Forced by the existing grant system to follow such an approach,
Pollack (2005) argues that scientists have defaulted into becoming
a culture of believers without rethinking the fundamentals.
Intuitive geniuses,
like Thomas Edison, Louis Pasteur, Ernest Rutherford, and Albert
Einstein, take a Dionysian, transformational approach to science.
Their research relies on intuition and "accidental" discoveries.
Szent-Györgyi describes intuition as "a sort of subconscious
reasoning, only the end result of which becomes conscious."

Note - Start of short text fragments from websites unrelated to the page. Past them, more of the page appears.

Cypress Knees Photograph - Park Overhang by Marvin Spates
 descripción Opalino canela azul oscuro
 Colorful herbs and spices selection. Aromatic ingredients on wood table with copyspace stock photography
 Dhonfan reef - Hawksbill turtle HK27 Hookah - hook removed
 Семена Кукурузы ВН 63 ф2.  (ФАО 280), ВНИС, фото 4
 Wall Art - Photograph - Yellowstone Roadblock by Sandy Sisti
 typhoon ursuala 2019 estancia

The Dionysian scientist knows the direction he wants to follow into
the unknown, but "he has no idea what he is going to find there
or how he is going to find it. Defining the unknown or writing down
the subconscious is a contradiction in absurdum." And,
citing Pasteur, who said, "A discovery is an accident finding
a prepared mind," Szent-Györgyi notes that "accidental"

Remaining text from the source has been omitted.